### What you should do
In the material below, find the line with "متجر نيس وت Screenshot 1" and the line with "i人狂喜！4个让你假期独处恢复能量的App！！", then output both and every line between them exactly, omitting pictures.

### Recorded data
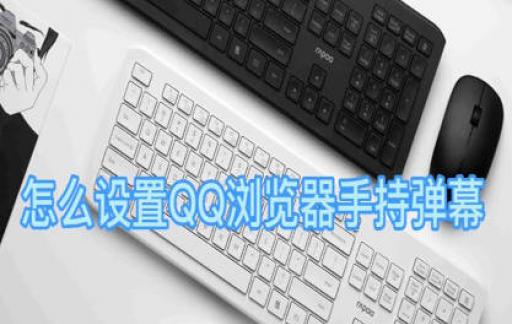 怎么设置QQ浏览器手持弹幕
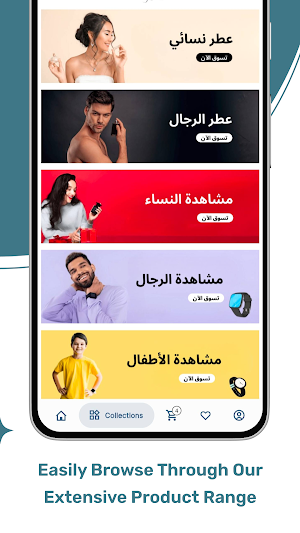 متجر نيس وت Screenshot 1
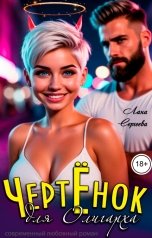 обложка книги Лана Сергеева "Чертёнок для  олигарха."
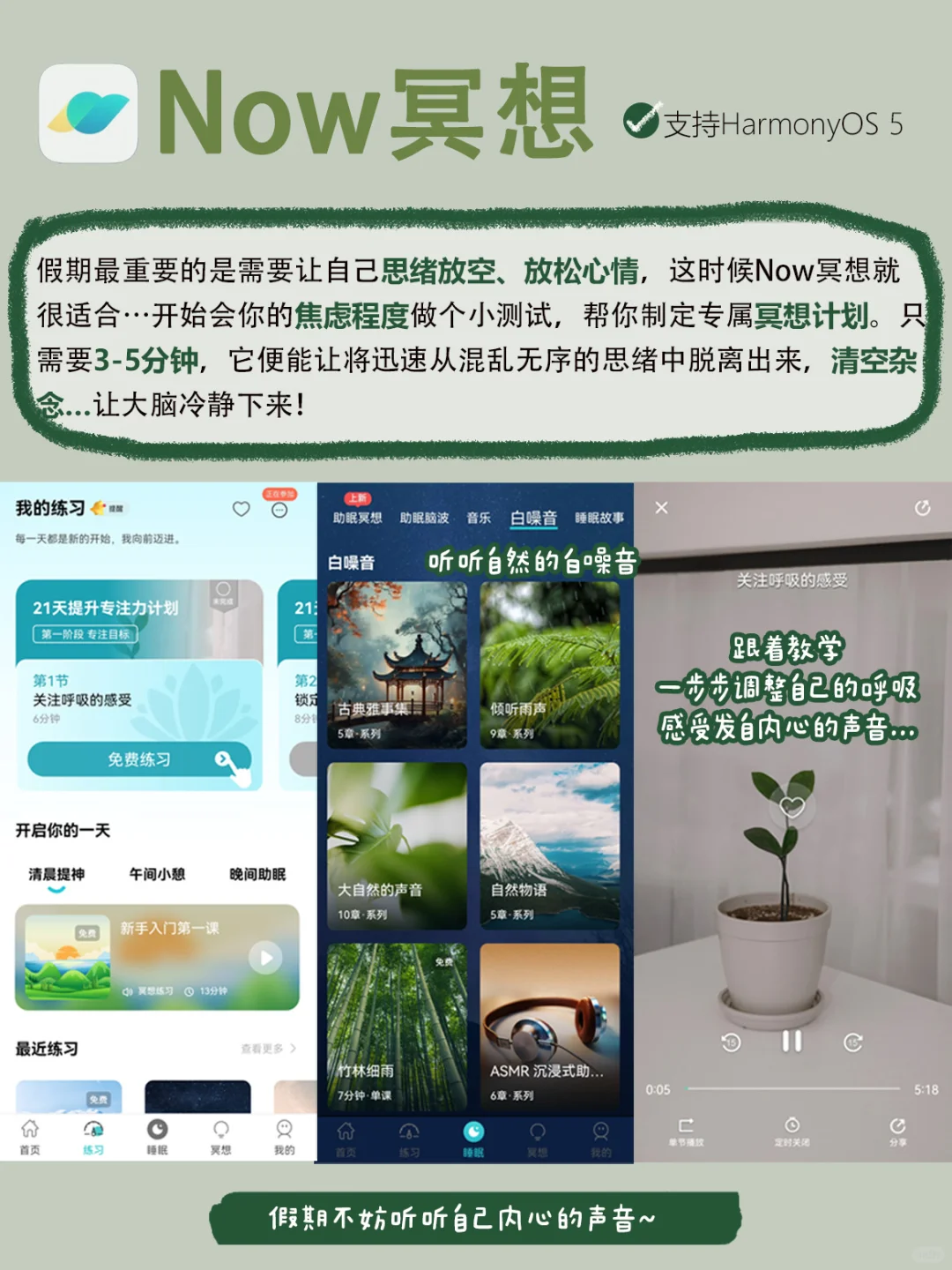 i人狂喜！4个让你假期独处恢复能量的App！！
--
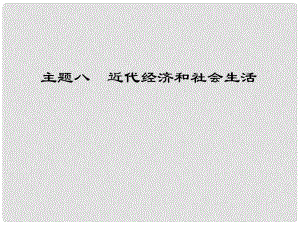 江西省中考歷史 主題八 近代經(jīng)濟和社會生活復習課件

### Task response
 متجر نيس وت Screenshot 1
 обложка книги Лана Сергеева "Чертёнок для  олигарха."
 i人狂喜！4个让你假期独处恢复能量的App！！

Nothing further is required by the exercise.